=== Material shown ===
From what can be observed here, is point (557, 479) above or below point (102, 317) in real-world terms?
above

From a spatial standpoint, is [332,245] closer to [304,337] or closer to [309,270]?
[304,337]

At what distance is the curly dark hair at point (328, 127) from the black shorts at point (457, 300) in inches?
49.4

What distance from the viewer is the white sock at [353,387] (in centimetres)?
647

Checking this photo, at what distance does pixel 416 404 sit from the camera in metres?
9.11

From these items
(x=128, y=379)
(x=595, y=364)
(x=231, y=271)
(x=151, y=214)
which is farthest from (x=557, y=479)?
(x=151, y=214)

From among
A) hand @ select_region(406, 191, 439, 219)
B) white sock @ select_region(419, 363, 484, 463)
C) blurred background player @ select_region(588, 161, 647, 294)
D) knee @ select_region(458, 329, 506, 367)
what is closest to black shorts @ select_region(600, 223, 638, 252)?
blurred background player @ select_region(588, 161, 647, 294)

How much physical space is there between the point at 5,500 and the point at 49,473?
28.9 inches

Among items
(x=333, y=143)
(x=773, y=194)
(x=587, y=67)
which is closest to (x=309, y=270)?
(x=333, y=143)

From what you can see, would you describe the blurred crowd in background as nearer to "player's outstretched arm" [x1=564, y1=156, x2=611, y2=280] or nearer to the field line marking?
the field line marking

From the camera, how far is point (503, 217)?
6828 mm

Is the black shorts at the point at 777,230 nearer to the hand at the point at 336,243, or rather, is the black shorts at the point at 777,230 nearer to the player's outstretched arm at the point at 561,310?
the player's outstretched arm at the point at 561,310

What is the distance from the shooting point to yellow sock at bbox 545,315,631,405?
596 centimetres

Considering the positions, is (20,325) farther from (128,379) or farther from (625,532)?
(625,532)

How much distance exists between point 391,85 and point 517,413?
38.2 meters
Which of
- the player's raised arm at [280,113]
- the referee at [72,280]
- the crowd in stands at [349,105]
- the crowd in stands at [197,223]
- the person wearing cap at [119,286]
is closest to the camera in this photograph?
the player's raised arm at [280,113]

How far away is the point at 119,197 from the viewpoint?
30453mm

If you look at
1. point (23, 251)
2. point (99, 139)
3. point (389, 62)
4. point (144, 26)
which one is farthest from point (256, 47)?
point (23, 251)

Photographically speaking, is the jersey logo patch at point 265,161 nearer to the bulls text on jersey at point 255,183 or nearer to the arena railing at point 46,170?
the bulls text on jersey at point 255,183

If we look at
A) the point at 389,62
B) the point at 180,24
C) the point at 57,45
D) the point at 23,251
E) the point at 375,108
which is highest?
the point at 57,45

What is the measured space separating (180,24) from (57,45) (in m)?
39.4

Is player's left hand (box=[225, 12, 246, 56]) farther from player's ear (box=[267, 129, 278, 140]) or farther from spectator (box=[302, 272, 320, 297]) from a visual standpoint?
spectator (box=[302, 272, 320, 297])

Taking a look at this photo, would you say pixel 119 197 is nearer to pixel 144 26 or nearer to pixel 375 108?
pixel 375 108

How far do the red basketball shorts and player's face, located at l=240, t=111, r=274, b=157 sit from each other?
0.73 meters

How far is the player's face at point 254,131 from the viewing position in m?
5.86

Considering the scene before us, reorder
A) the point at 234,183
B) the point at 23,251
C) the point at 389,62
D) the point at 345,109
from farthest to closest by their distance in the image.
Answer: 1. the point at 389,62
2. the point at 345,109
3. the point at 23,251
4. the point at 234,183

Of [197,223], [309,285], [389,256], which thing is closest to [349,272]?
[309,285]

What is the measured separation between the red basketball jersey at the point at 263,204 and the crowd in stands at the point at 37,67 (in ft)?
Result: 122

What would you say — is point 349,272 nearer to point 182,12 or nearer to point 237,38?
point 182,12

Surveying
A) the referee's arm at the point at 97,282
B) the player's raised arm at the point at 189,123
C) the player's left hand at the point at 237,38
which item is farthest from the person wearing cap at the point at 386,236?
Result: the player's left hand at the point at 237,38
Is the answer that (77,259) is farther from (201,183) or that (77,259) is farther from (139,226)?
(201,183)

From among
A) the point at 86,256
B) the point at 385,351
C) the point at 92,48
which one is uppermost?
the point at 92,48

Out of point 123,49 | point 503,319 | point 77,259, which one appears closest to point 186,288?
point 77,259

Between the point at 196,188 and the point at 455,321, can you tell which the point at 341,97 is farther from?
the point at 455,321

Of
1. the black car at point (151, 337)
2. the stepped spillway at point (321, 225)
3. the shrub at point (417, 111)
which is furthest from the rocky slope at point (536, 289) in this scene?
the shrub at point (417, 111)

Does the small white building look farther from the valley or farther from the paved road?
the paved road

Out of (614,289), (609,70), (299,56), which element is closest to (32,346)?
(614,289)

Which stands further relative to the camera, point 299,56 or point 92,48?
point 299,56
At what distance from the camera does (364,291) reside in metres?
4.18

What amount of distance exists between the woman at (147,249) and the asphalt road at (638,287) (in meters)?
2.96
===
## What this task involves
Beginning at the first of the lines above and stopping after the line that contains "38.2 meters", express those lines as a Markdown table with the columns Row and Line, numbering each row and omitting blank lines.

## Result of this task
| Row | Line |
|---|---|
| 1 | From what can be observed here, is point (557, 479) above or below point (102, 317) in real-world terms? |
| 2 | above |
| 3 | From a spatial standpoint, is [332,245] closer to [304,337] or closer to [309,270]? |
| 4 | [304,337] |
| 5 | At what distance is the curly dark hair at point (328, 127) from the black shorts at point (457, 300) in inches? |
| 6 | 49.4 |
| 7 | What distance from the viewer is the white sock at [353,387] (in centimetres)? |
| 8 | 647 |
| 9 | Checking this photo, at what distance does pixel 416 404 sit from the camera in metres? |
| 10 | 9.11 |
| 11 | From these items |
| 12 | (x=128, y=379) |
| 13 | (x=595, y=364) |
| 14 | (x=231, y=271) |
| 15 | (x=151, y=214) |
| 16 | which is farthest from (x=557, y=479)? |
| 17 | (x=151, y=214) |
| 18 | From among |
| 19 | A) hand @ select_region(406, 191, 439, 219) |
| 20 | B) white sock @ select_region(419, 363, 484, 463) |
| 21 | C) blurred background player @ select_region(588, 161, 647, 294) |
| 22 | D) knee @ select_region(458, 329, 506, 367) |
| 23 | what is closest to black shorts @ select_region(600, 223, 638, 252)? |
| 24 | blurred background player @ select_region(588, 161, 647, 294) |
| 25 | How much physical space is there between the point at 5,500 and the point at 49,473? |
| 26 | 28.9 inches |
| 27 | Among items |
| 28 | (x=333, y=143) |
| 29 | (x=773, y=194) |
| 30 | (x=587, y=67) |
| 31 | which is closest to (x=309, y=270)? |
| 32 | (x=333, y=143) |
| 33 | From what you can see, would you describe the blurred crowd in background as nearer to "player's outstretched arm" [x1=564, y1=156, x2=611, y2=280] or nearer to the field line marking? |
| 34 | the field line marking |
| 35 | From the camera, how far is point (503, 217)? |
| 36 | 6828 mm |
| 37 | Is the black shorts at the point at 777,230 nearer to the hand at the point at 336,243, or rather, is the black shorts at the point at 777,230 nearer to the player's outstretched arm at the point at 561,310? |
| 38 | the player's outstretched arm at the point at 561,310 |
| 39 | What is the distance from the shooting point to yellow sock at bbox 545,315,631,405? |
| 40 | 596 centimetres |
| 41 | Considering the positions, is (20,325) farther from (128,379) or farther from (625,532)? |
| 42 | (625,532) |
| 43 | How much distance exists between point 391,85 and point 517,413? |
| 44 | 38.2 meters |